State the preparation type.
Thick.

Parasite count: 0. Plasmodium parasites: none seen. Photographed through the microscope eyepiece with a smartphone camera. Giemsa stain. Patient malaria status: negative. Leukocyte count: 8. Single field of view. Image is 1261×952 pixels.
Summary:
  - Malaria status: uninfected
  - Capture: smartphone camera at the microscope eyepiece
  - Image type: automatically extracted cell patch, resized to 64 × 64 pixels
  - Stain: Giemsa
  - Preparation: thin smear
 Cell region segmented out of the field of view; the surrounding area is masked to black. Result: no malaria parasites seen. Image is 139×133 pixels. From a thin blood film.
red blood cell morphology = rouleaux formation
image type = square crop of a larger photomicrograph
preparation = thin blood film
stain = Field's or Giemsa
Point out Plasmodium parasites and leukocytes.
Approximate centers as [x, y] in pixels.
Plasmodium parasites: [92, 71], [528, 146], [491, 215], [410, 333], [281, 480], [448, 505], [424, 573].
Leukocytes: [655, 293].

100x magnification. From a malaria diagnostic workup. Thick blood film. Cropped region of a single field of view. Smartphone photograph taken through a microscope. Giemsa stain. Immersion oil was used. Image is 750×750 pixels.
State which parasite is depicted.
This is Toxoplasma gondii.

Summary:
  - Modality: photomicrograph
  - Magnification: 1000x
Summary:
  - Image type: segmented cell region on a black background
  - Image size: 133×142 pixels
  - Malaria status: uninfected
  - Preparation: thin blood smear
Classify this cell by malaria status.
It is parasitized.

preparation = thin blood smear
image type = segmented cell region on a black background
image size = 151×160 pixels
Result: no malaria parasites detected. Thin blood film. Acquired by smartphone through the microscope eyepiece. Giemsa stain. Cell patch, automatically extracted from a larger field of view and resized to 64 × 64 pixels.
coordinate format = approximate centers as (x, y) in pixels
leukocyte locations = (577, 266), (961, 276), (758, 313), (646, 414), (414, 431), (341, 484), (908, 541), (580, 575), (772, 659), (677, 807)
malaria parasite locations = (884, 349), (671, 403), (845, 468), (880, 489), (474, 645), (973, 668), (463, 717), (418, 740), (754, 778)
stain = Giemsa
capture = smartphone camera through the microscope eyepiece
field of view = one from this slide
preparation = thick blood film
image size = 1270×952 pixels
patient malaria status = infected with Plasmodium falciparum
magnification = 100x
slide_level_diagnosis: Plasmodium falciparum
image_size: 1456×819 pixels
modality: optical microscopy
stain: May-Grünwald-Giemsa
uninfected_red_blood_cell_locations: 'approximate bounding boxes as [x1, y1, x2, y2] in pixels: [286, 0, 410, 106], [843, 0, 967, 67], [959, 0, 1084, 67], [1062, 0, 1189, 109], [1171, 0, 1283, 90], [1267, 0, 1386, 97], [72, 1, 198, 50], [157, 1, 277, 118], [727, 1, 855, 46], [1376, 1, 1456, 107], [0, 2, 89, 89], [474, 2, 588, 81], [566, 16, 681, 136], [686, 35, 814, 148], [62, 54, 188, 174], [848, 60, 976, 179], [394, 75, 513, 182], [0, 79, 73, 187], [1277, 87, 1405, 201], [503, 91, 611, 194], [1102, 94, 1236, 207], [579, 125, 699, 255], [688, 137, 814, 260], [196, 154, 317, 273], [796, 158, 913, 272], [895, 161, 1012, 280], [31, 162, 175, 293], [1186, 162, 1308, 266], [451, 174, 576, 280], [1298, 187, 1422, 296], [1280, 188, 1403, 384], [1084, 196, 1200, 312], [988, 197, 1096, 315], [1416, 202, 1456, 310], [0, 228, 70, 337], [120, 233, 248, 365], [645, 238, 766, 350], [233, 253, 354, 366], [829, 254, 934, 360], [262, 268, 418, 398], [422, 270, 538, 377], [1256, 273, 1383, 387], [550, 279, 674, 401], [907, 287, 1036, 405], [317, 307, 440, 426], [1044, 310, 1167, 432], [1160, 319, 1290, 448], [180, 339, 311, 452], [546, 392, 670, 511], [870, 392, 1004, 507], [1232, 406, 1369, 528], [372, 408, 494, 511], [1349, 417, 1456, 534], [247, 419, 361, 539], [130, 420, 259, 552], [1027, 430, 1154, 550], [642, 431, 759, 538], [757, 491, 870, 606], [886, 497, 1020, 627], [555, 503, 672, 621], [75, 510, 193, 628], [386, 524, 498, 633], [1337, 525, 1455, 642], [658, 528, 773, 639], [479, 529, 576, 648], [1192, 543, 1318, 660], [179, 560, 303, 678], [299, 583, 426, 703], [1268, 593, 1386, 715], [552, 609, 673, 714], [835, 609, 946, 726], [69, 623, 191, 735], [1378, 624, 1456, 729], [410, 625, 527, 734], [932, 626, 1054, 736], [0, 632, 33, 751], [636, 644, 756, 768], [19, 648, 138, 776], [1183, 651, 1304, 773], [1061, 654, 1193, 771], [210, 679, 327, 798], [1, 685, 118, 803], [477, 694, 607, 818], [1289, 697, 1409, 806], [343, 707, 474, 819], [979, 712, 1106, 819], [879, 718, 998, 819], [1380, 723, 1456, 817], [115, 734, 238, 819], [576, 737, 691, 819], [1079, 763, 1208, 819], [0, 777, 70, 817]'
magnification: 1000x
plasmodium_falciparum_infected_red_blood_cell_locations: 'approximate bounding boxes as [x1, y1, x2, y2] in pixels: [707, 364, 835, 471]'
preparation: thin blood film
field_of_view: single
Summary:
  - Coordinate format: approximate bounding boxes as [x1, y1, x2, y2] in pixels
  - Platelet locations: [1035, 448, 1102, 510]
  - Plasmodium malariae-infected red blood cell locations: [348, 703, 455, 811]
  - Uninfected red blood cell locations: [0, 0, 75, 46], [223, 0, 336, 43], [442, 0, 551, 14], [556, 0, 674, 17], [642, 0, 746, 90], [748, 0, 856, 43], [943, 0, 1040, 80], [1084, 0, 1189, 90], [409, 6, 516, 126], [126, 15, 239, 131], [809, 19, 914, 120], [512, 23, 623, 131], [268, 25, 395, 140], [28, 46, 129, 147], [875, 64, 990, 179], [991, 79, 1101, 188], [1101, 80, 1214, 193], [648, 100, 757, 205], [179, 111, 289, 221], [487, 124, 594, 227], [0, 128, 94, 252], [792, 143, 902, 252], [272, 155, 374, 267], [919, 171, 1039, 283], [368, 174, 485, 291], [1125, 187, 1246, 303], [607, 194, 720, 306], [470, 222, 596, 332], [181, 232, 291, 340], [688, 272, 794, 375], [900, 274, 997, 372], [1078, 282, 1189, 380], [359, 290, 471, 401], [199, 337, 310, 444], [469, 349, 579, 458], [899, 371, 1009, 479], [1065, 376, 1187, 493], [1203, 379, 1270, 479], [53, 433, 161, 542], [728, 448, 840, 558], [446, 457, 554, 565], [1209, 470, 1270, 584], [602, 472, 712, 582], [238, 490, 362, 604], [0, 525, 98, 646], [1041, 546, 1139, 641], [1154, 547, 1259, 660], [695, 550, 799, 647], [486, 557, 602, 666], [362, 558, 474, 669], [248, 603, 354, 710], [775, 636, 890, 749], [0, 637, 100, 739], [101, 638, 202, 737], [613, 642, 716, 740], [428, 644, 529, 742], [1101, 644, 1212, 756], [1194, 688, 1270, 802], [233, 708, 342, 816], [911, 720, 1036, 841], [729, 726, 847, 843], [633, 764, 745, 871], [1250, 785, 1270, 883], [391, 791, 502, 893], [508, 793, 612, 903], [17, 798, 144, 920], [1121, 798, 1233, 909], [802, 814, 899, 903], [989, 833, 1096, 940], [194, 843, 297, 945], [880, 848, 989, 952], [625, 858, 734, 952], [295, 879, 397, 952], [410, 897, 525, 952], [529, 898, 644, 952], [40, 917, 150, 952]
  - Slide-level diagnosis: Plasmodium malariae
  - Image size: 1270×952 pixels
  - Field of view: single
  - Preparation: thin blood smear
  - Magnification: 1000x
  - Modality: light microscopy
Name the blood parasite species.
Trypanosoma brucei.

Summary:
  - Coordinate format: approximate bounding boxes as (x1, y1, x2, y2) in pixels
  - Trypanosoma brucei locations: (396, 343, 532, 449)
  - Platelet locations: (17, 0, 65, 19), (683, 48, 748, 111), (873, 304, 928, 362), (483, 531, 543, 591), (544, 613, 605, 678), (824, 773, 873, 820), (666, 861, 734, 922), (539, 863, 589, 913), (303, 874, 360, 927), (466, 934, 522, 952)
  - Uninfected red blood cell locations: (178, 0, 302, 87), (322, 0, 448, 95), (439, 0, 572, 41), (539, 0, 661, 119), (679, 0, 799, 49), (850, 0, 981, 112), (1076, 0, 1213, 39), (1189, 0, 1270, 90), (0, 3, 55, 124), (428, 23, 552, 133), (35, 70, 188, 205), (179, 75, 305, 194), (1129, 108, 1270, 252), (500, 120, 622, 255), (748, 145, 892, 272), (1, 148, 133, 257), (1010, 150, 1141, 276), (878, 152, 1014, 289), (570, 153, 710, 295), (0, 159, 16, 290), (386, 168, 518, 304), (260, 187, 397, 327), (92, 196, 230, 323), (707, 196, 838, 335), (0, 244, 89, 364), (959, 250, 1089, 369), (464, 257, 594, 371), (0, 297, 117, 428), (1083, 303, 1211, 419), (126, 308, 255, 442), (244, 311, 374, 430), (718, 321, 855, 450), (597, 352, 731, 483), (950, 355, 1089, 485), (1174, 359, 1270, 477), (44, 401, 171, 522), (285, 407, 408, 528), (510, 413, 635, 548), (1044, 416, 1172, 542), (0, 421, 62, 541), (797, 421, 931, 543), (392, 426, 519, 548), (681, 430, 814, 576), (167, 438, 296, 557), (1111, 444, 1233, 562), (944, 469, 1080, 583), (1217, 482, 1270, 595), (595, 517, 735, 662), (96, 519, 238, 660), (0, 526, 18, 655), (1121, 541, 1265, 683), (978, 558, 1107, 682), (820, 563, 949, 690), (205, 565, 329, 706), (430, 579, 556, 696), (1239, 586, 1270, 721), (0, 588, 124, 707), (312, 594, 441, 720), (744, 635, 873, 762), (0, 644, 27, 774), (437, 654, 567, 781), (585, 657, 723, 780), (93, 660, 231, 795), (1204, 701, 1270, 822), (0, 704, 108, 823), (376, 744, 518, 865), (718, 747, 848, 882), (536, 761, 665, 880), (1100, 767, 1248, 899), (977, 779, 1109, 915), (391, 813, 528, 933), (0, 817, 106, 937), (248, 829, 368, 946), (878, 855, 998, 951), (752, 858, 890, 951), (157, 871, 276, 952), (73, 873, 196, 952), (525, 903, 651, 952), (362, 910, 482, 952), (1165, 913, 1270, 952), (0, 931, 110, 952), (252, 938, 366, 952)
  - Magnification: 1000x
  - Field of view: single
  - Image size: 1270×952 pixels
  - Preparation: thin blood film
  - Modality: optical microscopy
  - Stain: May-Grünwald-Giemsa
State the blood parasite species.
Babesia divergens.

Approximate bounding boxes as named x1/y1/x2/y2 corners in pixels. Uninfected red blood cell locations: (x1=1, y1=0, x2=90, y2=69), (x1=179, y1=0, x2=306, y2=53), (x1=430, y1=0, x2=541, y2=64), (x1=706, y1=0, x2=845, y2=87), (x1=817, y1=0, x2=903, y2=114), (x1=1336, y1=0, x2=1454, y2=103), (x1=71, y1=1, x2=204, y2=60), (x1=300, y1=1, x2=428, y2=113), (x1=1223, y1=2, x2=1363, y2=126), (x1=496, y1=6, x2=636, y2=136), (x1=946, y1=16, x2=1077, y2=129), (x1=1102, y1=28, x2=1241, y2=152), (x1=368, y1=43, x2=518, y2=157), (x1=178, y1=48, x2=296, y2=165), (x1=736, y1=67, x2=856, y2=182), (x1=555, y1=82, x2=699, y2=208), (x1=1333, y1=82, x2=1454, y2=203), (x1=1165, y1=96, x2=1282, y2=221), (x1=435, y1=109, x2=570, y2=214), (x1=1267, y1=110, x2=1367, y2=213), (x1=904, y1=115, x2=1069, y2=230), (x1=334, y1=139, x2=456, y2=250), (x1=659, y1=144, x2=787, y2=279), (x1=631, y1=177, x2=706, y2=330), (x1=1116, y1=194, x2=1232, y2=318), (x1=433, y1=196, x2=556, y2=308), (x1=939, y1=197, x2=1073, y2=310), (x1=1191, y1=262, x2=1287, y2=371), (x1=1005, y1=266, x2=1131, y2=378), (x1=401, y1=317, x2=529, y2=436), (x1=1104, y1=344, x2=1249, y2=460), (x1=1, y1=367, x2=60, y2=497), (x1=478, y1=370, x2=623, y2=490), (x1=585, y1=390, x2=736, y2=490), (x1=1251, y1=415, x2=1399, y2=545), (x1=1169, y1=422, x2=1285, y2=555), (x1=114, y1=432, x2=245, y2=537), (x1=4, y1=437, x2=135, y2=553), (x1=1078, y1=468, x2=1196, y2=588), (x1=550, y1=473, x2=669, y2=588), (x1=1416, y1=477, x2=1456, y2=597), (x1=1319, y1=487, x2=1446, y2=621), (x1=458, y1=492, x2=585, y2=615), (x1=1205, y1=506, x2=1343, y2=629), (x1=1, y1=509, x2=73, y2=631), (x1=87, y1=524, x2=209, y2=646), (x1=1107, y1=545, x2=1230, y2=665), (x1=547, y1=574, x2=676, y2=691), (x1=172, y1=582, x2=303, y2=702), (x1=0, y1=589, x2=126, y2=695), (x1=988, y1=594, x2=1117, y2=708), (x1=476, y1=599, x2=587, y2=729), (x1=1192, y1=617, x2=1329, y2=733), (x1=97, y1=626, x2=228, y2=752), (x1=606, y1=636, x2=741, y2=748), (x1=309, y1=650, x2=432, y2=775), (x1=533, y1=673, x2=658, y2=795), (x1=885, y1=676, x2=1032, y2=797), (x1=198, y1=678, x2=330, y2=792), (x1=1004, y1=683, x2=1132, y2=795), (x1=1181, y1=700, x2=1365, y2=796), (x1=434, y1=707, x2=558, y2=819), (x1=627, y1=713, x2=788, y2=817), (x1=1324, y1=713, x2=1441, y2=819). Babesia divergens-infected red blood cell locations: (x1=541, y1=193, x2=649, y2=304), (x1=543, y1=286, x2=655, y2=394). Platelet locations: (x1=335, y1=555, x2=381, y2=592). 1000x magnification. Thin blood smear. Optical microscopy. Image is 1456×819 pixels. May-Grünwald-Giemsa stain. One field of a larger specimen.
———
Activity: Using the data above, report how many lines include the string "centers" and add nothing to the number.

Result of the task: 2